- _REQUIREMENTS_
Copy the lines below verbatim, but only from the line containing "If you look at" through the end of the data.

------

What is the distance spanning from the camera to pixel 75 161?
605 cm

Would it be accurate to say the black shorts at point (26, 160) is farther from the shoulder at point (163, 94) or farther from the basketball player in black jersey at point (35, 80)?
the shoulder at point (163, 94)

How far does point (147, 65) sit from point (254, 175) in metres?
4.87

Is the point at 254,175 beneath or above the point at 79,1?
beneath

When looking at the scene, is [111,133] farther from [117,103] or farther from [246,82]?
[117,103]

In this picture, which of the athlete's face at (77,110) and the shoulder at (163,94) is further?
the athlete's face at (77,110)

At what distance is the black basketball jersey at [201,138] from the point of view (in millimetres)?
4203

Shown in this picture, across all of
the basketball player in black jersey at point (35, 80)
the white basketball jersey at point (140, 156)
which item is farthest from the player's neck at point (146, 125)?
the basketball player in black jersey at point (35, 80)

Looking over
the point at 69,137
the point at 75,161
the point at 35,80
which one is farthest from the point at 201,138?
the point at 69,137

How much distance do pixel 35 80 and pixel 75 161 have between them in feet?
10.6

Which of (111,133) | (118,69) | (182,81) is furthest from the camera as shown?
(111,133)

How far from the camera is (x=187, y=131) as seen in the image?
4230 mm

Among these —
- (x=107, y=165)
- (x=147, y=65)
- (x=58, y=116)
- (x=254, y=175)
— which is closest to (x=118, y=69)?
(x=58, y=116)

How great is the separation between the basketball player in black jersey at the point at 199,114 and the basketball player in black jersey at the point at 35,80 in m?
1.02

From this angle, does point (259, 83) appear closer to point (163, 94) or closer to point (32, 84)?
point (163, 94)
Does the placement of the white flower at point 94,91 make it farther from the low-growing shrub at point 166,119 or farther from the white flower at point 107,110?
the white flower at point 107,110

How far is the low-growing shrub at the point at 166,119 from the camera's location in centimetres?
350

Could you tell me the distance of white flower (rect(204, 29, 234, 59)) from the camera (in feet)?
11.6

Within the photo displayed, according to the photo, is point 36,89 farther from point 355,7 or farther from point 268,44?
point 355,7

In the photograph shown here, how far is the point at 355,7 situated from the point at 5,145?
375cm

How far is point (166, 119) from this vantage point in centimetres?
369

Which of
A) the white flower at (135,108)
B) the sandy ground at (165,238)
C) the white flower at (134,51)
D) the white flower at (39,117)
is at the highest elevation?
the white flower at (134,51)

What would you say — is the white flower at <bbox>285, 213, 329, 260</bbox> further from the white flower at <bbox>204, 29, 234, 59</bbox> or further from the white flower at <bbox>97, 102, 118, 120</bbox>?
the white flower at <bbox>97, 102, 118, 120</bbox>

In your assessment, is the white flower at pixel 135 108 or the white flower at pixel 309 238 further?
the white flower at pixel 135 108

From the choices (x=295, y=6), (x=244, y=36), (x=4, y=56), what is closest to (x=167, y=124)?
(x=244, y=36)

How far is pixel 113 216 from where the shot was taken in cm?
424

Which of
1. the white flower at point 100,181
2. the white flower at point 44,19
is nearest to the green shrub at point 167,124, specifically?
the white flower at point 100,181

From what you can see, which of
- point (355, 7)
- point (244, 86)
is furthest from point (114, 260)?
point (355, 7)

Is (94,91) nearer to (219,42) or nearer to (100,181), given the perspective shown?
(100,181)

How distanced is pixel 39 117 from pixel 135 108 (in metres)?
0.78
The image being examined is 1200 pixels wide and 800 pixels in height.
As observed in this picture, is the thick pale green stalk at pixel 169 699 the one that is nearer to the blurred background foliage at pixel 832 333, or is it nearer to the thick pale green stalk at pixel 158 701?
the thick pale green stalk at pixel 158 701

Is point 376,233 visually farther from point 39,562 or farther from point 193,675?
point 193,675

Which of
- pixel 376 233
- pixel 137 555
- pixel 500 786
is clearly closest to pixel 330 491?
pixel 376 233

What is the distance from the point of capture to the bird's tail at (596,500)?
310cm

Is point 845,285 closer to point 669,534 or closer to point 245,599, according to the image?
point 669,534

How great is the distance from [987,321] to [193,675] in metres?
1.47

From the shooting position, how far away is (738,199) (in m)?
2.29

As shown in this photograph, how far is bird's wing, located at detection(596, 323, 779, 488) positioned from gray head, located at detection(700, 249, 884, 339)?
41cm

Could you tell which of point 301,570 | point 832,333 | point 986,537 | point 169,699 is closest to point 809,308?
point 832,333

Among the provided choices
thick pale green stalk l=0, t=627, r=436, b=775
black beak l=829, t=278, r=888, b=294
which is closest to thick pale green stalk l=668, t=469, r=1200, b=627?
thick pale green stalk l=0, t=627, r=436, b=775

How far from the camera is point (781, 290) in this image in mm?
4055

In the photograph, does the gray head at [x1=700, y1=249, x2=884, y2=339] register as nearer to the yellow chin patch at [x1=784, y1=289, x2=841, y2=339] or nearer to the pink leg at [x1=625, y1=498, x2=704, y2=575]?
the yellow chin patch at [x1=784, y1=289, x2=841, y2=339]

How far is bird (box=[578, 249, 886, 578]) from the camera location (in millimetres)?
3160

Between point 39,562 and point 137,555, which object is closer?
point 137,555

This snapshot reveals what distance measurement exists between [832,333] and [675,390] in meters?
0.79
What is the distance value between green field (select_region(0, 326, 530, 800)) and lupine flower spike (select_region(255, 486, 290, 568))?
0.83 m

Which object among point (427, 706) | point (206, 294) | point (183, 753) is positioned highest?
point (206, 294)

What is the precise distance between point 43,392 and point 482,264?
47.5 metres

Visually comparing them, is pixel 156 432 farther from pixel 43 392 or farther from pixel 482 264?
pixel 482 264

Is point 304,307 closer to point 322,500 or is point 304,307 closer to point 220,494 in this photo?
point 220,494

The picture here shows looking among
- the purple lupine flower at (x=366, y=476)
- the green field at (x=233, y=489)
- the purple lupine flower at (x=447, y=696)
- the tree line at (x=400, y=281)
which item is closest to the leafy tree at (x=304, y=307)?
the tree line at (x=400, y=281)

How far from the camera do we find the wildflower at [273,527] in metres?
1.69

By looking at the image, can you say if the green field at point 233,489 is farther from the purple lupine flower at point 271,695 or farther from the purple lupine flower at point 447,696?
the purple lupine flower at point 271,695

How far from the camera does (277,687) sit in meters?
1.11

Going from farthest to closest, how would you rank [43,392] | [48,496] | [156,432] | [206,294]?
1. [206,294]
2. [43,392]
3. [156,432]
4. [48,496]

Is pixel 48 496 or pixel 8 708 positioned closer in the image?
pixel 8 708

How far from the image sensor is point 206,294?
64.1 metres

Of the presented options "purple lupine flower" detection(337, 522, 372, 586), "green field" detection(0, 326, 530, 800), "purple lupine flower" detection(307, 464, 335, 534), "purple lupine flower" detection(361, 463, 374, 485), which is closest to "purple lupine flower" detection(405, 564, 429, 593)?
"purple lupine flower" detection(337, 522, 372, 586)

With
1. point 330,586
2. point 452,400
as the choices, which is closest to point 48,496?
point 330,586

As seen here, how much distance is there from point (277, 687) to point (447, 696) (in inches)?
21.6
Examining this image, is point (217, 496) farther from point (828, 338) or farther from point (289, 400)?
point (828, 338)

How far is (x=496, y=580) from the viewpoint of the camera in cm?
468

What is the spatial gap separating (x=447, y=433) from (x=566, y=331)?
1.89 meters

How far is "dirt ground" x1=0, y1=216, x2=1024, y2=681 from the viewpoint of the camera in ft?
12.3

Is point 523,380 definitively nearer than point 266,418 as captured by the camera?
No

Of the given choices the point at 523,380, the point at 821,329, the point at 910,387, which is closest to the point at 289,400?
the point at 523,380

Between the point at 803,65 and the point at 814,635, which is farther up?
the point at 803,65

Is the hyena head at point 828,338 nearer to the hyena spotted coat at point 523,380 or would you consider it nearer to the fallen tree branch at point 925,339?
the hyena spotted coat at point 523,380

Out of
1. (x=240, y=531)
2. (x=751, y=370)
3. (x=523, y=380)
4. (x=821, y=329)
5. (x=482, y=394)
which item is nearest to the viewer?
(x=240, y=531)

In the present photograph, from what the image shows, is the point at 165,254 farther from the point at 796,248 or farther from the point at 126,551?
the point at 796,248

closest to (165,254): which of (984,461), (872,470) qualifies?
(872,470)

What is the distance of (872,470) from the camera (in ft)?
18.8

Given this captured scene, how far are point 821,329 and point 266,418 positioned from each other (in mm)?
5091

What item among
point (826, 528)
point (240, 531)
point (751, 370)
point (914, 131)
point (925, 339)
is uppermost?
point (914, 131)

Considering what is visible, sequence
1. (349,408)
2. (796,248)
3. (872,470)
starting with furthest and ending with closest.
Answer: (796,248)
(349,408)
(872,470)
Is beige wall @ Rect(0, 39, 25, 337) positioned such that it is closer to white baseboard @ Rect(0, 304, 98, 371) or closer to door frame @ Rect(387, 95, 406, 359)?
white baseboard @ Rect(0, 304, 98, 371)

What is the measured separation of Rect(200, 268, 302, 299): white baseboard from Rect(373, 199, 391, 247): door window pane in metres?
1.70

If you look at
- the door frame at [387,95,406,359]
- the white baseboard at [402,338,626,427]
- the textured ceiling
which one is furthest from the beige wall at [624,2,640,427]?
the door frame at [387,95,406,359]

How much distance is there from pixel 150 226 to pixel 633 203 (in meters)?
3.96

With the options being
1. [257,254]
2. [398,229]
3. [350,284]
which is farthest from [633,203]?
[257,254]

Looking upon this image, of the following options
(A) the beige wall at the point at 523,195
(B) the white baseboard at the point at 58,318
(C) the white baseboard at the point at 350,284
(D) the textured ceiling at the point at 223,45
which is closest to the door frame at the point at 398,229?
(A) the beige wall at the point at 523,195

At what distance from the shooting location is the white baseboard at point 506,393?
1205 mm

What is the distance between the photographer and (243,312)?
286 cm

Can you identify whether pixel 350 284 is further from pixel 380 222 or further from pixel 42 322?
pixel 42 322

------

- _WRITTEN ANSWER_
If you look at
- the door frame at [387,95,406,359]
- the white baseboard at [402,338,626,427]
- the textured ceiling
which one is furthest from the beige wall at [624,2,640,427]?
the door frame at [387,95,406,359]

How much distance is there from pixel 150 226 to pixel 633 203 (in meters)?
3.96

With the options being
1. [257,254]
2. [398,229]
3. [350,284]
which is farthest from [633,203]?
[257,254]

Looking upon this image, of the following options
(A) the beige wall at the point at 523,195
(B) the white baseboard at the point at 58,318
(C) the white baseboard at the point at 350,284
(D) the textured ceiling at the point at 223,45
which is closest to the door frame at the point at 398,229?
(A) the beige wall at the point at 523,195

At what distance from the shooting location is the white baseboard at point 506,393?
1205 mm

What is the distance between the photographer and (243,312)?
286 cm

Can you identify whether pixel 350 284 is further from pixel 380 222 or further from pixel 42 322?
pixel 42 322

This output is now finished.